Baseball Prospectus’s Kevin Golstein mentioned Washington Nationals rookie starting pitcher Yunesky Maya in his most recent Future Shock:

“A long-time star of the Cuban national team, after defecting he signed with the Nationals to a $7.4 million deal last year, with the thought that he could move quickly. He did just that, getting to the big leagues after just five minor-league appearances, but he turned out to not be the pitcher he was back in the day, going from a power pitcher with plus control to merely a strike-thrower with little velocity. An inability to miss bats led to troubles in the big leagues, but scouts noted some adjusted this winter, where he put up a 1.32 ERA for Escogido in the Dominican Winter League. His competition for the last two rotation slots in Washington are Luis Atilano and John Lannan, which helps his cause even more.”

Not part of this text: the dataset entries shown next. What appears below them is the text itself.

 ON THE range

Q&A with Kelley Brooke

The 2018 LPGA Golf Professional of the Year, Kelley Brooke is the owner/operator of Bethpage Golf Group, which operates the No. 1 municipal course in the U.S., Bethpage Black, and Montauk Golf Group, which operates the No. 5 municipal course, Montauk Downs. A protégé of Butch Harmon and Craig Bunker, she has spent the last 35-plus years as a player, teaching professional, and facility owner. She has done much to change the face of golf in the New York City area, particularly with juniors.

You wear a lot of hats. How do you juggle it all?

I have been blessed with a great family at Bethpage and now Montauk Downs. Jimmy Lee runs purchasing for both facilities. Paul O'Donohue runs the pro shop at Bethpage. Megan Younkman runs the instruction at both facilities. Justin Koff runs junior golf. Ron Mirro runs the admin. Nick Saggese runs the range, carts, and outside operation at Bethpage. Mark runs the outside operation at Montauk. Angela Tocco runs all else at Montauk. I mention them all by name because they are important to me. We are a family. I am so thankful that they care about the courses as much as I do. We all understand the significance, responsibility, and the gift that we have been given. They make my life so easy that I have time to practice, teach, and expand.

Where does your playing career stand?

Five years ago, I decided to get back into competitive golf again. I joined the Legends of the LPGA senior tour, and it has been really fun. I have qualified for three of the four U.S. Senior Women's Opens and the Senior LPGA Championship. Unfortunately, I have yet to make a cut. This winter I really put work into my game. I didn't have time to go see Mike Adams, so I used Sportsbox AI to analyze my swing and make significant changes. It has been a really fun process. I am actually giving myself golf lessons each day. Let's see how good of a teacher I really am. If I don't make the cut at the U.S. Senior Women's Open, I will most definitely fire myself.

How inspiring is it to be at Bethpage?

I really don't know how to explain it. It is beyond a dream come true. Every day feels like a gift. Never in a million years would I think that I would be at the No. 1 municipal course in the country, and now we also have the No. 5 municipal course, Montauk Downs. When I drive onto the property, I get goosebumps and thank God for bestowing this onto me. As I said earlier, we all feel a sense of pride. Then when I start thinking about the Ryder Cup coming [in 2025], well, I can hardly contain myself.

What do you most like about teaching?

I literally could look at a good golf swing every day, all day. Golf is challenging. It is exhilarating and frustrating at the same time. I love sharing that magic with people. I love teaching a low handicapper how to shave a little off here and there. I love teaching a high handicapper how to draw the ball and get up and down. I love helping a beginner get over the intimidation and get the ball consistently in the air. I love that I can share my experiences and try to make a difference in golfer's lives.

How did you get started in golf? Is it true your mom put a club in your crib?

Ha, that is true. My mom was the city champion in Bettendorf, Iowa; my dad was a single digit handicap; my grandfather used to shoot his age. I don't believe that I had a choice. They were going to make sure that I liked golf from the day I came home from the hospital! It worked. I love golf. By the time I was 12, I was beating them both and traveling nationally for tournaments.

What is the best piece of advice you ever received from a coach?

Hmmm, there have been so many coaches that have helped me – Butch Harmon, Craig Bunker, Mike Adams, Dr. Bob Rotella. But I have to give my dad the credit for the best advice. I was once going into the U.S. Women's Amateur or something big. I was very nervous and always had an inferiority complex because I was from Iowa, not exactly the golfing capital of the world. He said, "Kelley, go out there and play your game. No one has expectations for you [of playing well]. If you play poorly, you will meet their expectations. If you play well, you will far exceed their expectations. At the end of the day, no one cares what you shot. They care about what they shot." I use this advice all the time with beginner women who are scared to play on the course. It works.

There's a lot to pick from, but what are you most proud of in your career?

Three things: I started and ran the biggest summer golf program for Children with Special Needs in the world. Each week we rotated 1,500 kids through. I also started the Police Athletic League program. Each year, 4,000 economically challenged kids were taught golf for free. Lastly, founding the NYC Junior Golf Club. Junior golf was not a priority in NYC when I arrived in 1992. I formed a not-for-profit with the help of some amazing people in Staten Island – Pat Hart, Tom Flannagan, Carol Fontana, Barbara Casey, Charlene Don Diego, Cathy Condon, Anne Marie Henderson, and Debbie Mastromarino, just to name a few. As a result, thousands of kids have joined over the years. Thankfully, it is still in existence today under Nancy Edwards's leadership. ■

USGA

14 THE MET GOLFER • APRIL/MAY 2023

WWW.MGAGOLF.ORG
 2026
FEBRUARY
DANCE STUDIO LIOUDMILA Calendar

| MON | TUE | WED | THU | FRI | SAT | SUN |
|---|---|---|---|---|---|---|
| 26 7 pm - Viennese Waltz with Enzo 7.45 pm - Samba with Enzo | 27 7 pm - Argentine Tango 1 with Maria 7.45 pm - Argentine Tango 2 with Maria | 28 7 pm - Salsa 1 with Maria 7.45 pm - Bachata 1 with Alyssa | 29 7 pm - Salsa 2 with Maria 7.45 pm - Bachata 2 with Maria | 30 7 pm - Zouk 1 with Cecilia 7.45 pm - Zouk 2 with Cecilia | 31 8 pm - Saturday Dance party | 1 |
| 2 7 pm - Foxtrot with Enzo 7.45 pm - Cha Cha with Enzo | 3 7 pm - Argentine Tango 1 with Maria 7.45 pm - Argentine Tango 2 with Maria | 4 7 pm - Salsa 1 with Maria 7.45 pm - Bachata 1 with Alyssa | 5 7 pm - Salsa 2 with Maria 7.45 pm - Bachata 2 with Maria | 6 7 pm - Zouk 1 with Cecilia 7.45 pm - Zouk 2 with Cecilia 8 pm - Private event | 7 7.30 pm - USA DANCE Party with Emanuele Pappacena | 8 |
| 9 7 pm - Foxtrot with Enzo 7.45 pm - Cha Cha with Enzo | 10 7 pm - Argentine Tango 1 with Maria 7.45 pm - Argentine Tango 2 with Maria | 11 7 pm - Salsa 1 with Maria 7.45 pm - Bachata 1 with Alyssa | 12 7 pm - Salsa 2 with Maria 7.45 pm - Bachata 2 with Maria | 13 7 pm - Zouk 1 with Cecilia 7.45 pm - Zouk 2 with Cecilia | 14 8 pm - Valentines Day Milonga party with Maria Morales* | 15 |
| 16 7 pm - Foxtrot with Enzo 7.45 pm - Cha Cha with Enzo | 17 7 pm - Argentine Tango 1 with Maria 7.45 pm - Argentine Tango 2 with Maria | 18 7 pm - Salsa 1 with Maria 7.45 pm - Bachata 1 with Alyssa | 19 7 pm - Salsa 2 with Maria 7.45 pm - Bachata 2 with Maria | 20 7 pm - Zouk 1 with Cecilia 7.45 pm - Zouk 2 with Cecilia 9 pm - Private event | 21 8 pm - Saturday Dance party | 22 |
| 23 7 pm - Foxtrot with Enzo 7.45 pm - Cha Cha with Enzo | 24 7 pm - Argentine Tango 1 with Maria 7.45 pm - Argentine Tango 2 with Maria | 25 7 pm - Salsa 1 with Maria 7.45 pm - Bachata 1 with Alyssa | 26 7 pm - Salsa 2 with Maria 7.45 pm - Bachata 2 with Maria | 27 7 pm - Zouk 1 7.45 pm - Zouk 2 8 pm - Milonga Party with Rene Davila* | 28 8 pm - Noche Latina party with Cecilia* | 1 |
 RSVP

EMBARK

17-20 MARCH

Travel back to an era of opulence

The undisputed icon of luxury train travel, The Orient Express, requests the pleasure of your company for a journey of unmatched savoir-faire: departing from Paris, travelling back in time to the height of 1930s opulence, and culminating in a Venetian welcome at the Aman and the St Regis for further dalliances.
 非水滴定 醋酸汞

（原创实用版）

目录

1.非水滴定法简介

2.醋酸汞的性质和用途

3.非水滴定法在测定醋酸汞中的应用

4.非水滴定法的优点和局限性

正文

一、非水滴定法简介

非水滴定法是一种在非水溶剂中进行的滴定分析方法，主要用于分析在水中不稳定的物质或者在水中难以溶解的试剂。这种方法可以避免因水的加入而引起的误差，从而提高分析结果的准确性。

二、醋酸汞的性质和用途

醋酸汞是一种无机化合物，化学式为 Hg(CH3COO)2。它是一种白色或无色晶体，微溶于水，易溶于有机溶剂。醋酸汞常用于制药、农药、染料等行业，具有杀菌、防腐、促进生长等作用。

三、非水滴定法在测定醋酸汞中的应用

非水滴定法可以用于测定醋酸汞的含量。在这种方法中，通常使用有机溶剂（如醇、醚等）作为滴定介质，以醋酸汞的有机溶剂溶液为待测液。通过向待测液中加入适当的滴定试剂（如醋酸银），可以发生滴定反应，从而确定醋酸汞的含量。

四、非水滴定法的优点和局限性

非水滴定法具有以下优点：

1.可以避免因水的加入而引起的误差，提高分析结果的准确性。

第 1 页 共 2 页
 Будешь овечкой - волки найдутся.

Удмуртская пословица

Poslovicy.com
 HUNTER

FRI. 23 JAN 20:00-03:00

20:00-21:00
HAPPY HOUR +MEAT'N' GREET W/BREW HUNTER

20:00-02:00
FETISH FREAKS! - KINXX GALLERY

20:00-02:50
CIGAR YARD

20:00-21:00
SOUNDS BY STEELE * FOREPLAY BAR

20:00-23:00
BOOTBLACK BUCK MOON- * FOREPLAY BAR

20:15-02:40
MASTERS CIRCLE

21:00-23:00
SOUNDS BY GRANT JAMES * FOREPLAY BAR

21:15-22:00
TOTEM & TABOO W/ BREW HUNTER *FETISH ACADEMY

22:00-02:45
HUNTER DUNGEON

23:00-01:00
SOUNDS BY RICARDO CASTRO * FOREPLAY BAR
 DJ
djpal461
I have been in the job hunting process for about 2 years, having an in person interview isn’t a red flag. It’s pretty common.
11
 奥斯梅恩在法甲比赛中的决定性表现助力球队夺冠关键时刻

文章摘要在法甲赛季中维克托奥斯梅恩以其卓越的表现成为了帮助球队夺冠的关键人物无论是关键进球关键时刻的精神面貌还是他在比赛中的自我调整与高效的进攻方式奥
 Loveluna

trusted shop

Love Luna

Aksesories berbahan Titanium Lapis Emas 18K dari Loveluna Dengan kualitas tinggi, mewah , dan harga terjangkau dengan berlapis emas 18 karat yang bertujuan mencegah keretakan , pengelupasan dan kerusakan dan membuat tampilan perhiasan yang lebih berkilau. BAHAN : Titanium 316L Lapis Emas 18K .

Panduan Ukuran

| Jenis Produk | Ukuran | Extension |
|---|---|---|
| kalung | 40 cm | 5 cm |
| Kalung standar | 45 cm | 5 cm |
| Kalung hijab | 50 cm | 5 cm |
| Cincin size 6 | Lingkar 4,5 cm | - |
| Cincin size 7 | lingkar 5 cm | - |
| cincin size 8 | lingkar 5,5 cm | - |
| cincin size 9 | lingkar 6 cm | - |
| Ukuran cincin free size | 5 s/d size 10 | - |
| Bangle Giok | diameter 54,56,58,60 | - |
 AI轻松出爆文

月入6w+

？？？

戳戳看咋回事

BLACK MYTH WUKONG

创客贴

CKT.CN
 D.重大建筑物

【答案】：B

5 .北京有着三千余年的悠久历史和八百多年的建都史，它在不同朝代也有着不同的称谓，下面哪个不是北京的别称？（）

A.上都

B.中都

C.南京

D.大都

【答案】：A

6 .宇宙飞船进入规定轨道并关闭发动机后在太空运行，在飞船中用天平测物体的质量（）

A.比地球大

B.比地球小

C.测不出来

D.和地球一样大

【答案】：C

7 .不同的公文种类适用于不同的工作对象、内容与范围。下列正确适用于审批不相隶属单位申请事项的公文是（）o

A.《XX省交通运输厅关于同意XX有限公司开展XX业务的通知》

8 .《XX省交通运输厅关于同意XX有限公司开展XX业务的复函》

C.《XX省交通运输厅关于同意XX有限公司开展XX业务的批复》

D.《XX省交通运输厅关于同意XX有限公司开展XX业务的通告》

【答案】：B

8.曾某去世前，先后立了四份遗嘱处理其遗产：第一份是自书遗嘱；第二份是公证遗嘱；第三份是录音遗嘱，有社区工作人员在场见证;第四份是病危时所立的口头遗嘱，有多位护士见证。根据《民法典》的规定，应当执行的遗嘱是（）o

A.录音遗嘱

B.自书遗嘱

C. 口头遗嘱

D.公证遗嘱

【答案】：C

We will find out very quickly whether or not the investment by the Nationals in Maya was the right move or a major mistake. Maya was an elite talent in Cuba before he defected, and the Nationals made a  big splash signing him last year. Unfortunately, Maya, just 29, struggled to even be a shell of his former self in his first Major League stint. The Nationals are chalking that up to rust as the one-time workhorse was stagnant for a long period of time between his defection and his minor league debut. 

If the Nationals are right, and Maya turns into an at least major league average starter, then Mike Rizzo made a solid investment. While $7.4 million is a lot to spend on an amateur talent, it’s not much to spend on an average MLB starter. Of course, if the Nationals are wrong, and Maya continues to be a high-80’s throwing junk baller with no major out pitches, then they made a horrible miscalculation akin to signing a major first round bust…to a huge bonus.

To put Maya’s contract in perspective, his $7.4 million deal is almost double the $4 million they refused to give Aaron Crow in 2008 (When Bowden was GM), and is over $5 million more than former opening day starter John Lannan has made in his entire career. 

The good news is that Maya’s Dominican League performance indicates that he may be ready to bounce back. It’s unclear whether his improved numbers were a result of a return to Latin America, or a re-found confidence, but what is clear is his pitches missed bats once again, which is a great first step. It still remains unknown whether or not he will be the type of talent scouts had hoped, however, the one thing that is for sure is that the Nationals will get a great chance to see exactly what they have in Maya come this spring. Maya has been able to hone his skills this winter and is clearly pitching at his peak. 

Let’s see if he can make some outs at the next level.